### [Available records]
* * *

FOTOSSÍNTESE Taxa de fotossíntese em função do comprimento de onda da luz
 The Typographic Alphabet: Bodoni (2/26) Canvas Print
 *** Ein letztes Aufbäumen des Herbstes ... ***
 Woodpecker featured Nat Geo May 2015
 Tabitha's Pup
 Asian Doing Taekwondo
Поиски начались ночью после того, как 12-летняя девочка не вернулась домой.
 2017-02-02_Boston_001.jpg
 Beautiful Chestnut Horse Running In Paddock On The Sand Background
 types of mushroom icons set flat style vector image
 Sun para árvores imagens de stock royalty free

* * *

### [Work instruction]
Set down the listing above in its entirety, exactly as written.

### [Response to this exercise]
FOTOSSÍNTESE Taxa de fotossíntese em função do comprimento de onda da luz
 The Typographic Alphabet: Bodoni (2/26) Canvas Print
 *** Ein letztes Aufbäumen des Herbstes ... ***
 Woodpecker featured Nat Geo May 2015
 Tabitha's Pup
 Asian Doing Taekwondo
Поиски начались ночью после того, как 12-летняя девочка не вернулась домой.
 2017-02-02_Boston_001.jpg
 Beautiful Chestnut Horse Running In Paddock On The Sand Background
 types of mushroom icons set flat style vector image
 Sun para árvores imagens de stock royalty free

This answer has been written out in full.